Thursday, January 27, 2011

P.S. to Posting re: Nicholas Kristof on "Tussling Over Jesus": Kristof Features NCR Reporter Jamie Manson

This is a quick p.s. to my posting earlier today about Nicholas Kristof's op-ed piece in the New York Times today entitled "Tussling Over Jesus."

When I blogged about Kristof's column, I meant to note that when he discusses the case of the Phoenix hospital, St. Joseph's, from which Phoenix Catholic bishop Thomas Olmsted has removed the designation "Catholic," he's featuring a recent National Catholic Reporter article by reporter Jamie L. Manson.   As I've noted in a number of previous postings, I find Jamie Manson's work outstanding, and I take hope in the fact that NCR has given her a regular column.  Manson is a current interpreter of the Catholic tradition whose voice I find credible. 

For Jamie Manson's take on the 12-step program in the Colorado Springs Catholic diocese about which I blogged a few days ago, which seeks to "support" Catholic gay folks seeking to deal with their "addiction," see her latest article in NCR.  Manson notes that, though officials of the Colorado Springs diocese claim their program does not aim at reparative therapy, it is modeled slavishly on the 12-step program of Alcoholics Anonymous.  And if you substitute the word "homosexuality" for the word "addiction" in AA's programmatic self-description, you end up with precisely the program Colorado Springs is offering gay Catholics who want "support."

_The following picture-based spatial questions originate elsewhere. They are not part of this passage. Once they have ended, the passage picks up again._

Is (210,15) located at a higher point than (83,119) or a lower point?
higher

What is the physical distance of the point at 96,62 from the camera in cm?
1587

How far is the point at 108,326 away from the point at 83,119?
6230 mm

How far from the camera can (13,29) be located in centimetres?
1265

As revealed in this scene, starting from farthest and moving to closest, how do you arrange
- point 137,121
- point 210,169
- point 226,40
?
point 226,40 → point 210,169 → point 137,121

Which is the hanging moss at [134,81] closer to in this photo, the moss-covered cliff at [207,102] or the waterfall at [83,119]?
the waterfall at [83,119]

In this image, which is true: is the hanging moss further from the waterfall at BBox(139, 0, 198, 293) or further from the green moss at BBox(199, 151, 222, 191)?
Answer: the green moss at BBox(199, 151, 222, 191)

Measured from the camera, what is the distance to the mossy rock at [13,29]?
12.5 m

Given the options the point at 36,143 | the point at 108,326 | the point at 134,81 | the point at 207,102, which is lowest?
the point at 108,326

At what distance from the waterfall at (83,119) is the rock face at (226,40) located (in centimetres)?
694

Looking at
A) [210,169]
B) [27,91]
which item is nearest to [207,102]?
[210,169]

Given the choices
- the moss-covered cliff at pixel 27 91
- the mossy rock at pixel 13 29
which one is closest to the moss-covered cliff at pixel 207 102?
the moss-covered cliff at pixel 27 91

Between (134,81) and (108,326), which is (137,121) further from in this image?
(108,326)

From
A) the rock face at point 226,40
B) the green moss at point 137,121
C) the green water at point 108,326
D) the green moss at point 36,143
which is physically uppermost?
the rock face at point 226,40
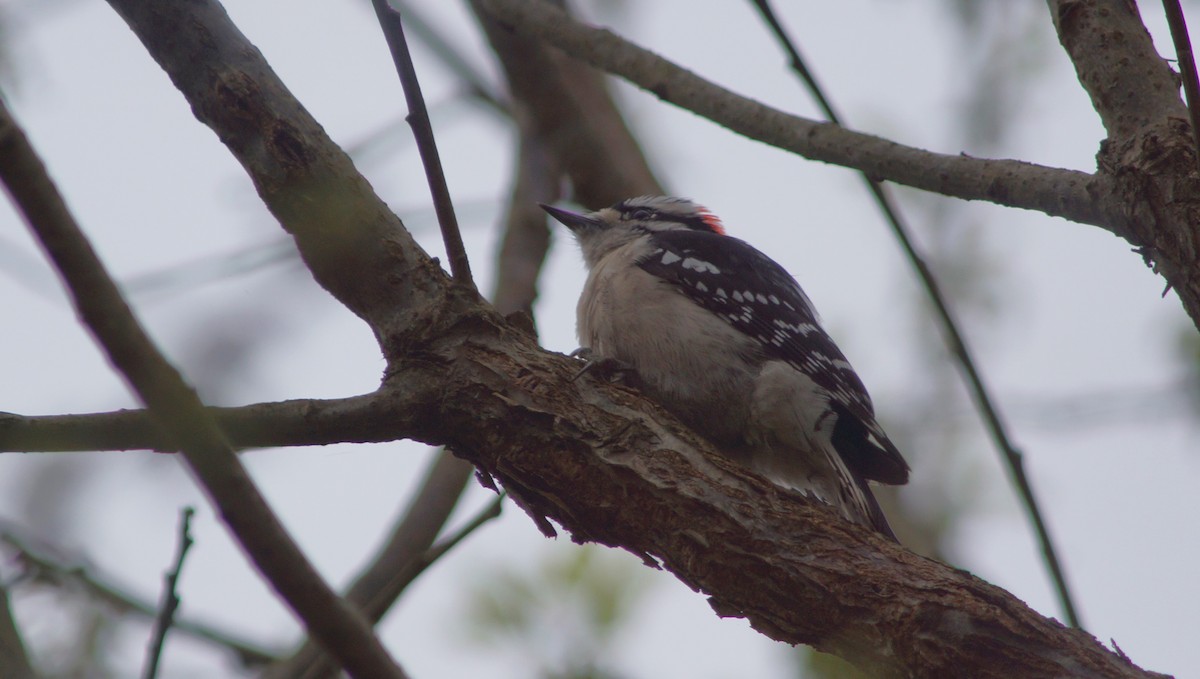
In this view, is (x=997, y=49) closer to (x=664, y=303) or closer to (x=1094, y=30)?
(x=664, y=303)

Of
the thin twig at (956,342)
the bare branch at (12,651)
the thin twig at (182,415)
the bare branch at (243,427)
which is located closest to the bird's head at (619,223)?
the thin twig at (956,342)

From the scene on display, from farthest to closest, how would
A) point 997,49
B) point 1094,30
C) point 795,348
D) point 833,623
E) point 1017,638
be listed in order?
1. point 997,49
2. point 795,348
3. point 1094,30
4. point 833,623
5. point 1017,638

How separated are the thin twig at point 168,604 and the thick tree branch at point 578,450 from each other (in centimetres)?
59

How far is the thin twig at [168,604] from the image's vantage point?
2469 millimetres

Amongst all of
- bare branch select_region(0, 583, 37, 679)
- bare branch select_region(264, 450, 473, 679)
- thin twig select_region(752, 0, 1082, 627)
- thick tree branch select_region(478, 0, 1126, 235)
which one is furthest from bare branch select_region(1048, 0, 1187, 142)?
bare branch select_region(0, 583, 37, 679)

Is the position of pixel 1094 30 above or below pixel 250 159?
above

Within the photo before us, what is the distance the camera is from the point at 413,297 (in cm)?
313

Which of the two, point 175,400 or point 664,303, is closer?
point 175,400

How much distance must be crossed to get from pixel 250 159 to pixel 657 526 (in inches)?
58.9

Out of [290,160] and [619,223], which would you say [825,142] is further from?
[619,223]

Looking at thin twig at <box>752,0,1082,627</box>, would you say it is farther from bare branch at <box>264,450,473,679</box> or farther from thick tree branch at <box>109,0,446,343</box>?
bare branch at <box>264,450,473,679</box>

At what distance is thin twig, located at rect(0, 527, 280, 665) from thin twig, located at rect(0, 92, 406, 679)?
216 cm

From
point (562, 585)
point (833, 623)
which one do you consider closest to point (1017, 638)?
point (833, 623)

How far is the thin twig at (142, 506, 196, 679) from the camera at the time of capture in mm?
2469
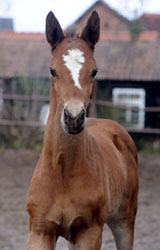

As Manson concludes, the Colorado Springs program is all about denial--about reinforcing shame and denial in gays who happen to be Catholic; about making gay Catholics think of their God-given nature with its God-given ability to love as an "addiction" to be overcome (denied and suppressed) by prayer.  Manson notes that denial is what many Catholic pastoral leaders do very well right now:

But denial is what the hierarchy seems to model best these days: whether it's denying communion to women religious who use their consciences, denying justice for sexual abuse survivors, or denying the dignity of women called to ordained ministry. 

And it's because of insights like this that I'm glad to see Jamie Manson is now getting a national audience through Nicholas Kristof's column in the New York Times today.